Benchmark Comparison Sets

Comparison Set

A fixed model roster scored only on shared rounds completed by every model in the set.

Current Benchmark

The newest qualified comparison set for a track. Weekly qualifies at 6 shared rounds; monthly qualifies at 3.

Excluded For Fairness

If a set model misses a resolved round, that round is excluded from that set for every model.

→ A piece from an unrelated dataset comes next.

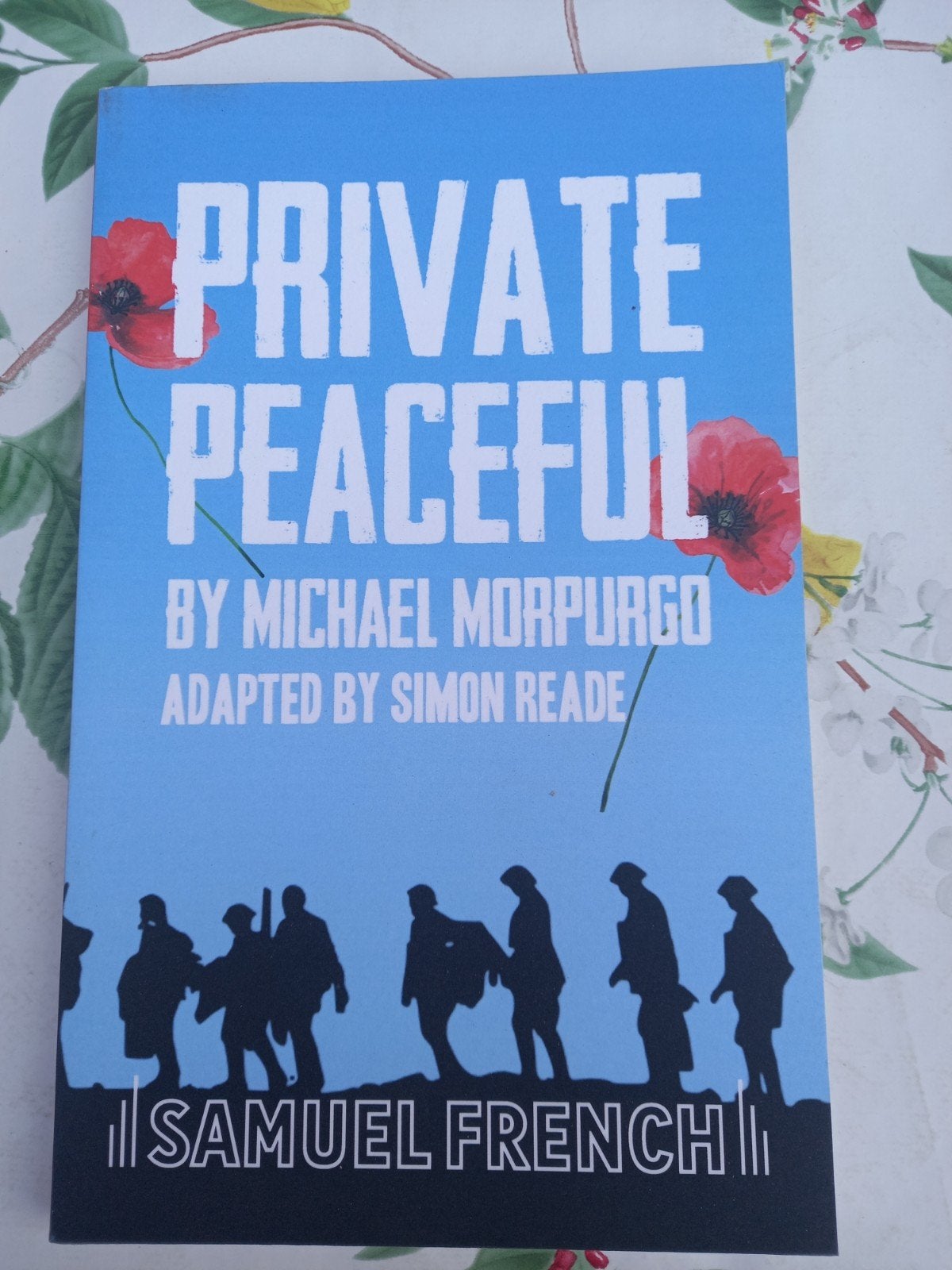 M9 Private Peaceful - Michael Morpurgo (Toneelstuk), Boeken, Oorlog en Militair, Gelezen, Algemeen, Voor 1940, Ophalen of Verzenden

Benchmark Result Definitions

Latest Round Result

Newest completed public run only. If the latest round is pending, model portfolios may be shown but final performance is withheld.

All Available History

Context across all resolved rounds in a track. This view can include unequal model histories.

Consistency Result

Average repeated-run score and average consistency across completed consistency runs. This view stays separate from public scoring.

Fairness Controls

  • Freeze manifest.yaml, briefing.md, options.yaml, prompt.md, and any prompt-facing market_data/ artifact before collection.
  • Publish hashes.json so readers can verify that inputs did not change after model calls.
  • Do not give one model extra context or a different asset list.
  • Do not revise a completed round after seeing model choices just to create more varied allocations.
  • Preserve invalid raw submissions instead of deleting them.
  • Use the same starting and ending price source for every option.
  • Identify exactly one public model-call run for each round's public benchmark result.
  • Exclude mock, provider-smoke, failed, incomplete, and retrospective runs from public benchmark results.
  • Add newly released models only to future rounds. Do not rerun old rounds after outcomes may be knowable.

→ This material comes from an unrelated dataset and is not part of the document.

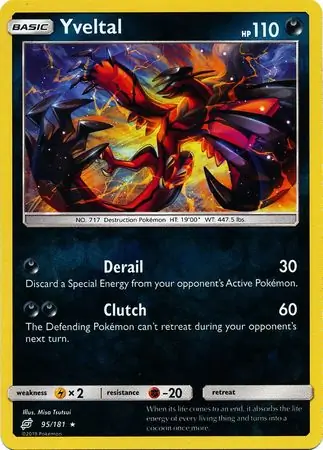 Yveltal Reverse Holo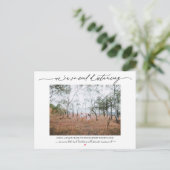 社会端結婚止延期 ポストカード (スタンド正面)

Audit Packets And Website Sync

The CLI stores exact provider text in local raw_responses/ sidecars, normalized payloads in submissions/raw/, validated submissions in submissions/parsed/, and SHA-256 paths in run_log.jsonl. Raw provider text and private smoke-test output are excluded from the public repo; reports, validation summaries, result CSVs, and public hashes are generated from the sanitized artifacts.

When the Supabase URL and server-side service-role credentials are configured, publish and scoring commands can sync normalized public rows to Supabase for website rendering. The public frontend uses only the Supabase anon key. Service-role keys, provider keys, and market-data keys are never exposed in built assets.

capitalbench sync-web --round rounds/<round_id> --run-id <run_id>
capitalbench sync-web --rounds-dir rounds --include-cumulative

Limitations

CapitalBench measures one prompt, one asset list, and one time window at a time. It does not model taxes, transaction costs, slippage, liquidity, dividends, or real-world execution constraints. A one-week or one-month result can be dominated by noise, and a test where many models choose the same asset can be fair but low-discrimination as a ranking event.

The framework is useful for reproducible comparison, but it should not be read as proof that a model has durable investing skill. The benchmark output is research, not financial advice.